Sunday, June 17, 2012

Father's Feast & Pickled Beast

It's been sometime since my last post... not for an immediate purpose, just the continual suffocation that is life. Today is no exception, Father's Day... oh how I loathe this day in particular. Not so much for the thoughts of my own father, I've come to terms with that. Yes, the relationship is rocky at best, but I do love him to the best of my abilities. True, I still see his teeth gnashing in dreams, with foamy spittle flying through the gaps... screaming how he'll give me something to cry about. It was brutal. I got the every living shit kicked out of me on a regular basis... either for my sins and transgressions, or simply because my mother thought Satan needed to be knocked out of me. We live, we grow, we break, we mend. No, my hate comes for a special little place in my life... the parenting aspect, or the abusive motherfucker I was to innocent children in my life. We learn what we are taught. I'm not making excuses, there are none... not a single thing could ever be uttered to convince me that I did my best in those moments or that it was ever okay.
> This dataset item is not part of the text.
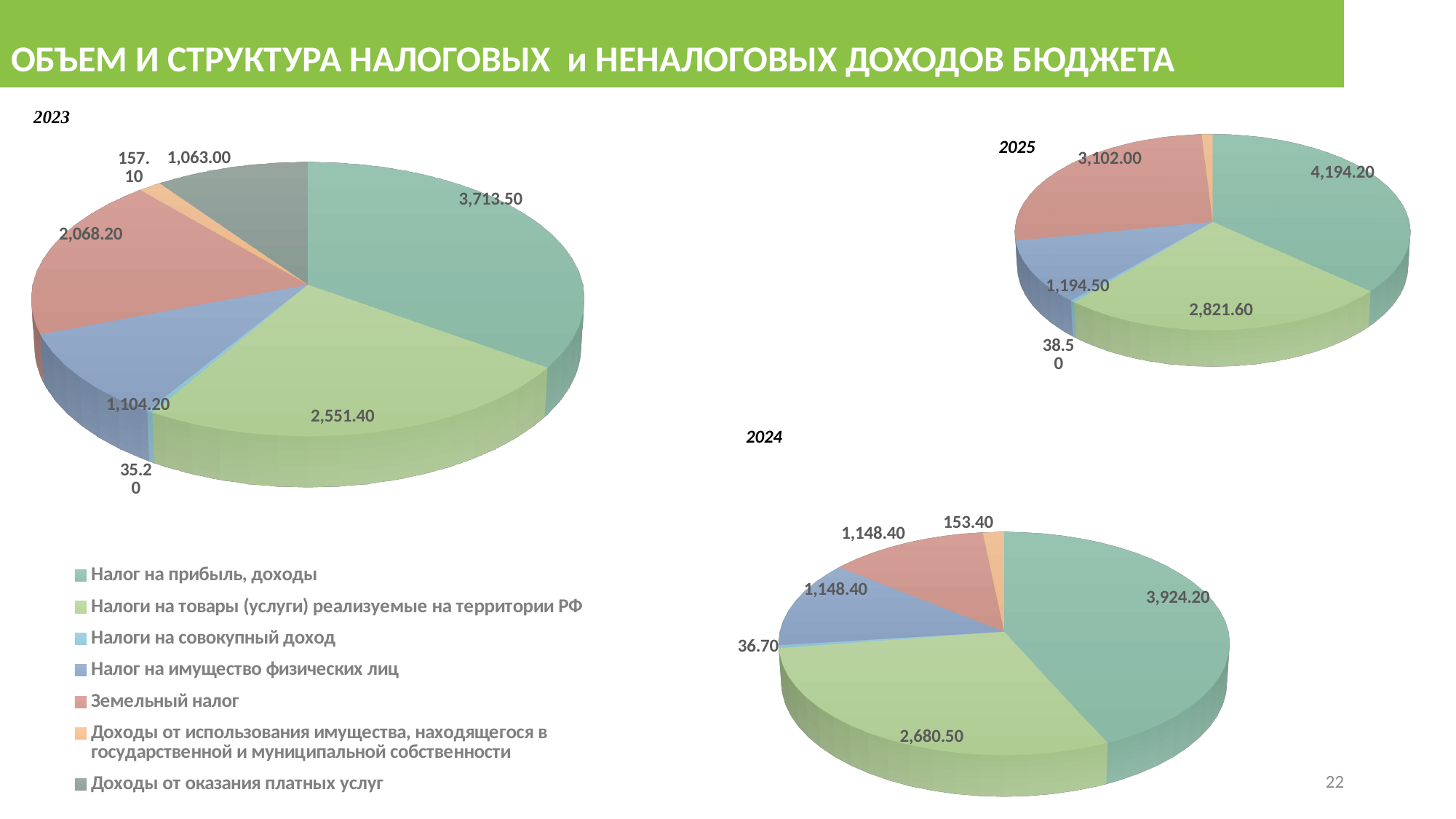
In the 2023 pie chart, which category has the smallest value? Налоги на совокупный доход In the 2025 pie chart, what is the value for Земельный налог? 3,102.00 How many categories does the legend list? 7 In the 2023 pie chart, what is the value for Налог на прибыль, доходы? 3,713.50 In the 2023 pie chart, what is the value for Доходы от оказания платных услуг? 1,063.00 In the 2023 pie chart, what is the difference between Налог на прибыль, доходы and Налоги на товары (услуги) реализуемые на территории РФ? 1,162.10 In the 2025 pie chart, what is the difference between Налог на прибыль, доходы and Земельный налог? 1,092.20 In the 2024 pie chart, what is the value for Налоги на товары (услуги) реализуемые на территории РФ? 2,680.50 In the 2023 pie chart, which is larger: Земельный налог or Налог на имущество физических лиц? Земельный налог What type of chart is used for the 2024 data? Pie chart In the 2024 pie chart, what is the smallest labelled value? 36.70 In the 2025 pie chart, which category has the largest value? Налог на прибыль, доходы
They saw the very same monster I saw as a child, and I see him still every night in the mirror. Thankfully, I'm no longer in a position to raise children. I was too young to have that kind of responsibility. A child raising children is what the scenario actually involved. They are all grown now, some better adjusted than others... and perhaps they made peace long ago as well, forgiving me for my actions. I haven't forgiven myself, and I don't think I actually ever will... I don't deserve to be let off the hook so easily. Maybe if I ever create a child of my own, and see them growing inside a woman crazy enough to spend their life with me, perhaps then I can be a decent father. Maybe I would even bond with them and develop true feelings of untainted love and compassion. Maybe that will be the pivotal point in my diseased understanding of human emotions. There is also the risk that I just continue with the cancerous mindset and pervert another generation of youth. Either way, it's not on today's dinner plate... there is only ash and severed shit. So for now, we will continue hating this day... ignoring any gestures of forgiveness those children try to express. I know who I am, and so do they... somethings should never be forgotten.